His portrait works sustain this sense of volatility. Denkakt (The Act of Thinking, 1968) captures Peter Weibel thinking aloud, treating thought itself as an unstable field. Mein Bergräbnis ein Erlebnis (My Funeral an Experience, 1977) and 12 Uhr Mittags (High Noon, 1977) modulate tempo and expression until faces mutate into shifting topographies. The Merry Widow (1977) converts expression into something uncanny and grotesque. Sara Suranyi’s features flutter into new registers, showing how emotion never coalesces into a fixed state. Gertrude Stein hätte Chaplin gerne in einem Film gesehn, in dem dieser nichts anderes zu tun hätte, als eine Straße entlang und dann um eine Ecke zu gehen, darauf die nächste Ecke zu umwandern und so weiter von Ecke zu Ecke (Gertrude Stein would have liked to have seen Chaplin in a film where he would have nothing other to do than walk on the street and then go around a corner, and then around the next corner, etc. from corner to corner, 1979) literalizes Stein’s fascination with repetitive motion as a woman walks corner to corner until a staircase interrupts her circuit.

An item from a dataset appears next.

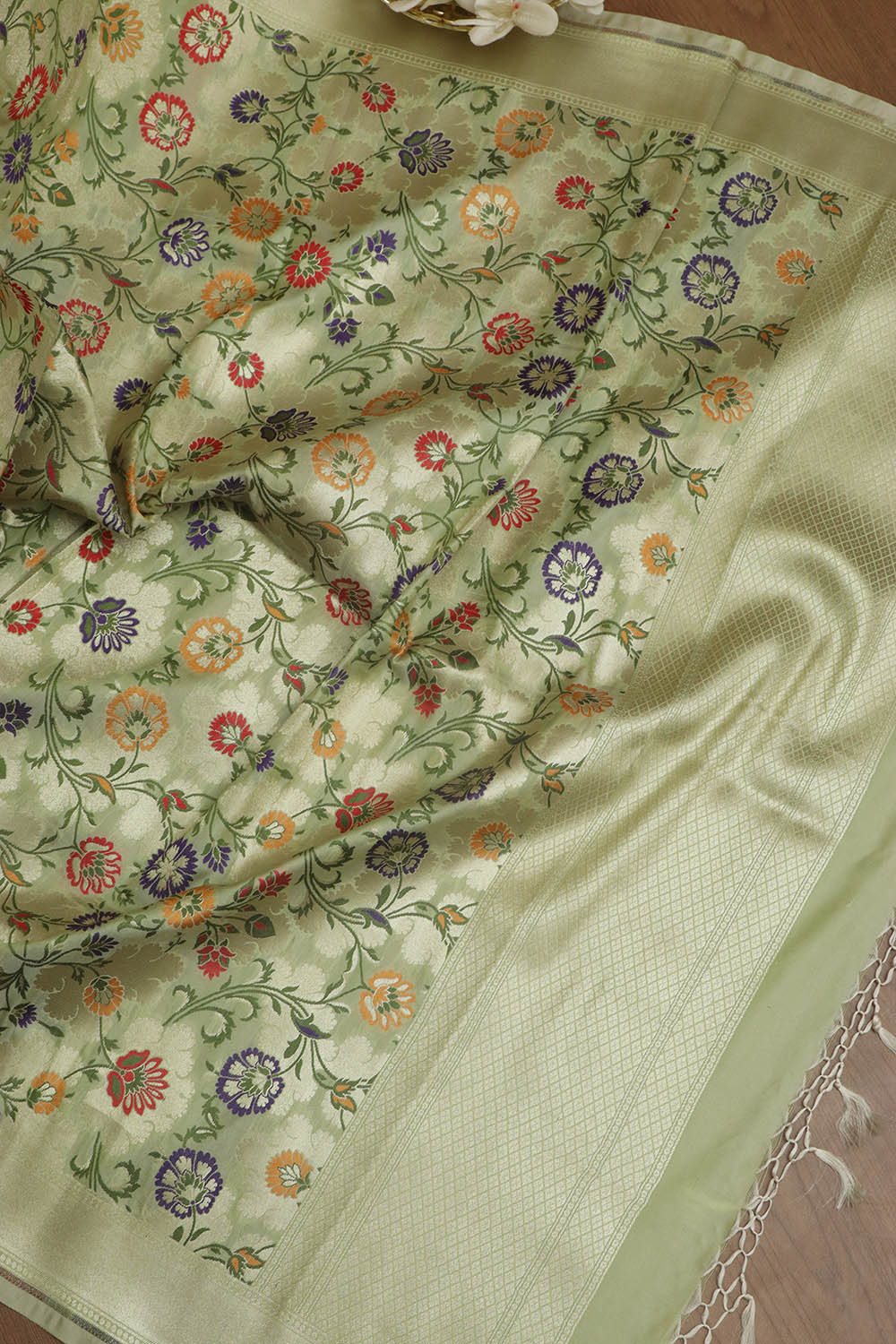 Exquisite Green Banarasi Kimkhwab Design Silk Dupatta - Elegant and Luxurious - Luxurion World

Schmidt Jr.’s more extreme explorations, including N (1978), which documents Hermann Nitsch’s actions, and Kunst & Revolution (Art & Revolution, 1968), plunge into spaces where ritual, violence, and provocation collide. The latter film features a group Action by Otto Mühl, Günter Brus, Peter Weibel, and Oswald Wiener, plus a disguised stranger for good measure. Their taboo interactions, performed on an Austrian national flag on June 7, 1968, at the University of Vienna, would lead to three arrests and the ousting of the Viennese Actions from the city. Bodybuilding (1965/66) and Einszweidrei (Onetwothree, 1965-68) inhabit the Actionist milieu with both fascination and critique, letting the body become instrument and message while Dixieland music and dissonant voices form a carnival of collapse. (VALIE EXPORT walking Weibel like a dog is an especially memorable highlight.) These are not documents but exposures, the camera registering cultural nerve endings without mediation.

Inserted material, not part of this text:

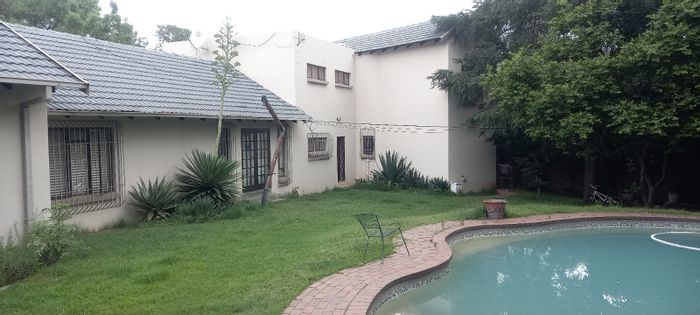 Property #2252809, House for sale in Fourways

In Filmreste (Film Scraps, 1966), his philosophy condenses into a single gesture: scraps arranged into a mosaic where smears, gospel phrases, bumper cars, lovers, city fragments, and bursts of color create a vitality that feels mischievous and irreducible. With this film, says Tscherkassky, “Schmidt Jr. reduces the base and emulsion of film to its status as material, film as a physical object.” Farbfilm (Color Film, 1967) names colors over blinking fields of hue yet never finds “blue,” as if the spectrum itself were resisting resolution.

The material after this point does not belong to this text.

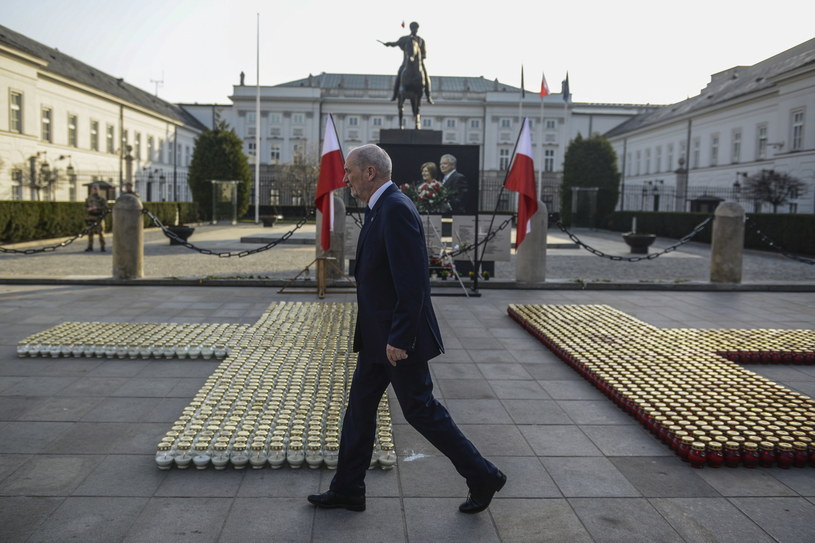 Antoni Macierewicz podczas porannych uroczystości przed Pałacem Prezydenckim w Warszawie /Jakub Kamiński   /PAP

Across these works, Schmidt Jr. remains focused on matter, vibration, interruption, and impulse. Representation defers to sheer presence. Accidents, ruptures, and material insistence generate the energy that drives the images. In treating the medium at its most elemental, he confirms a deep avant-garde intuition: that cinema is not a window onto the world but a substance within it and that its vitality is inseparable from the matter of which it is composed.